--- Data for this task ---

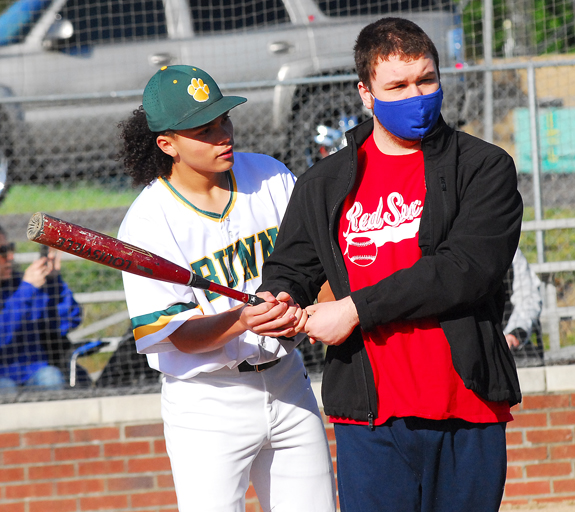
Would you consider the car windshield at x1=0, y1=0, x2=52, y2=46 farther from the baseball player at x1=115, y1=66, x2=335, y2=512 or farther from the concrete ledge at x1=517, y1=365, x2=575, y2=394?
the concrete ledge at x1=517, y1=365, x2=575, y2=394

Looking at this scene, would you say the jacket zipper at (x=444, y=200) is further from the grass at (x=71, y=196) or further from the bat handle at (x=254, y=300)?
the grass at (x=71, y=196)

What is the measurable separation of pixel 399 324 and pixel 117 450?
7.96 feet

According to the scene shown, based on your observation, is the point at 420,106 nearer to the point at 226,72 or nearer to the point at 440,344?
the point at 440,344

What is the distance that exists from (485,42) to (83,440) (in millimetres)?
3425

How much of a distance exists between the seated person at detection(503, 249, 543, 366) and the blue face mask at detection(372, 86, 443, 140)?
89.8 inches

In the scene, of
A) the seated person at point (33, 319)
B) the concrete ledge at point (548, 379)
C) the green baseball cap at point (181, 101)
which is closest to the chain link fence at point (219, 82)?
the seated person at point (33, 319)

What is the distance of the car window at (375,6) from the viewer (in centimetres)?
566

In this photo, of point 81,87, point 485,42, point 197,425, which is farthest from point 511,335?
point 81,87

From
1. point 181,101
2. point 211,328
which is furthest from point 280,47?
point 211,328

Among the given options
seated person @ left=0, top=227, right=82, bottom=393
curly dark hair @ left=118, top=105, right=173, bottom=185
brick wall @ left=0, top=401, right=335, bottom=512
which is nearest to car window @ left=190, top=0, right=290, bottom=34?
seated person @ left=0, top=227, right=82, bottom=393

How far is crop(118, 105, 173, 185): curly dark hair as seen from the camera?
7.95 feet

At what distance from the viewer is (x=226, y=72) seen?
577 centimetres

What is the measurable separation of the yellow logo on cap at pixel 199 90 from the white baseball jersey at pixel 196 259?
11.8 inches

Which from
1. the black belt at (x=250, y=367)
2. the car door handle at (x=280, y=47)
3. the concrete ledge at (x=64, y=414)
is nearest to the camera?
the black belt at (x=250, y=367)
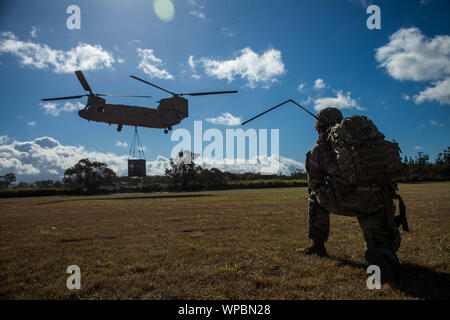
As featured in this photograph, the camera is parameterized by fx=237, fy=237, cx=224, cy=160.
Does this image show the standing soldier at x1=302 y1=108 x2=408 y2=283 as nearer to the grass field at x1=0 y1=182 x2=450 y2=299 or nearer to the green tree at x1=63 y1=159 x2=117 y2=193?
the grass field at x1=0 y1=182 x2=450 y2=299

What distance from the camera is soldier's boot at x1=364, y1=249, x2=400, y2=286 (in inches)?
126

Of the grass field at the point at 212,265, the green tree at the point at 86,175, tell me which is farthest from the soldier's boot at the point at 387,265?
the green tree at the point at 86,175

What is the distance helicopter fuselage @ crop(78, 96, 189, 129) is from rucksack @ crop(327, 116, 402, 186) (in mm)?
25889

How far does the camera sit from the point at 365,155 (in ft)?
10.7

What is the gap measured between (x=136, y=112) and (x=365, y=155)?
26493mm

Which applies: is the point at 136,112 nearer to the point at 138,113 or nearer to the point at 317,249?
the point at 138,113

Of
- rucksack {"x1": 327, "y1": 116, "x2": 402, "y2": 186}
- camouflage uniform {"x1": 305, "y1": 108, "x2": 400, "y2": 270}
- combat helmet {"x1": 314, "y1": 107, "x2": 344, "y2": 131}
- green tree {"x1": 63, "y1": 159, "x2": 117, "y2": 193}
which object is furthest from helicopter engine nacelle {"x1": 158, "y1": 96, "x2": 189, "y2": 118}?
green tree {"x1": 63, "y1": 159, "x2": 117, "y2": 193}

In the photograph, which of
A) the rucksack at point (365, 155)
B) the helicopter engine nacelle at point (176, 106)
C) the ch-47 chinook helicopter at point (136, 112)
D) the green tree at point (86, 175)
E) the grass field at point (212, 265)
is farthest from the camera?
the green tree at point (86, 175)

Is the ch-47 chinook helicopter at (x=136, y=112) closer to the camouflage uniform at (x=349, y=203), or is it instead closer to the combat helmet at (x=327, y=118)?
the combat helmet at (x=327, y=118)

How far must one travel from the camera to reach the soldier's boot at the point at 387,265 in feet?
10.5
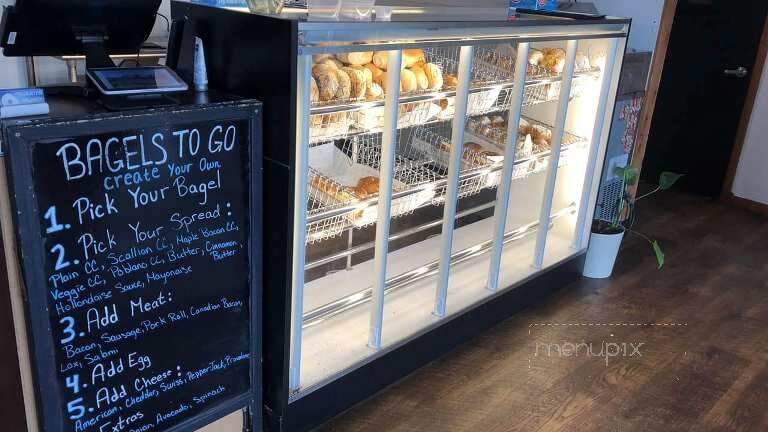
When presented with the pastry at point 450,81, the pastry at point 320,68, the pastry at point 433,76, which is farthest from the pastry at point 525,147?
the pastry at point 320,68

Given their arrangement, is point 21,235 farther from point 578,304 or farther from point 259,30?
point 578,304

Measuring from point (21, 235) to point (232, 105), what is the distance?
0.59m

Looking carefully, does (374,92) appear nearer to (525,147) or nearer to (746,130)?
(525,147)

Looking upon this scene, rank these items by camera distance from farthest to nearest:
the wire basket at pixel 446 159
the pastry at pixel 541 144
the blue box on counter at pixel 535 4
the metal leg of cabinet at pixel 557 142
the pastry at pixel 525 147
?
the blue box on counter at pixel 535 4
the pastry at pixel 541 144
the pastry at pixel 525 147
the metal leg of cabinet at pixel 557 142
the wire basket at pixel 446 159

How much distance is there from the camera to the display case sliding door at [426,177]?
80.1 inches

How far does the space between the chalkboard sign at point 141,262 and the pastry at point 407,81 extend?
0.63 m

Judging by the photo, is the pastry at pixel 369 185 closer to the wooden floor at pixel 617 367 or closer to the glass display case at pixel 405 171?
the glass display case at pixel 405 171

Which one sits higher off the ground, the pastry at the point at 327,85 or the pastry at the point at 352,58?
the pastry at the point at 352,58

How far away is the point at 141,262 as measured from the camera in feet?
5.40

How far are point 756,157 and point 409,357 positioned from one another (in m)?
3.69

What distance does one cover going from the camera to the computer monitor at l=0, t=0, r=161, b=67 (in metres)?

---

** Problem description **
Transcribe the records above exactly, but only from the line that contains "How much distance" through their final line, inclusive.

** Reply **
How much distance is there from the camera to the display case sliding door at [426,177]?
80.1 inches

How far does the space between the chalkboard sign at point 141,262 and the pastry at point 407,81 extend?
0.63 m

Judging by the photo, is the pastry at pixel 369 185 closer to the wooden floor at pixel 617 367 or closer to the glass display case at pixel 405 171?
the glass display case at pixel 405 171

Which one sits higher off the ground, the pastry at the point at 327,85 or the pastry at the point at 352,58?
the pastry at the point at 352,58

How far away is the point at 141,262 as measured from the camera in feet?
5.40

How far are point 756,157 and point 409,357 positioned from one another (in m)?
3.69

What distance does one cover going from the camera to the computer monitor at l=0, t=0, r=161, b=67 (in metres)?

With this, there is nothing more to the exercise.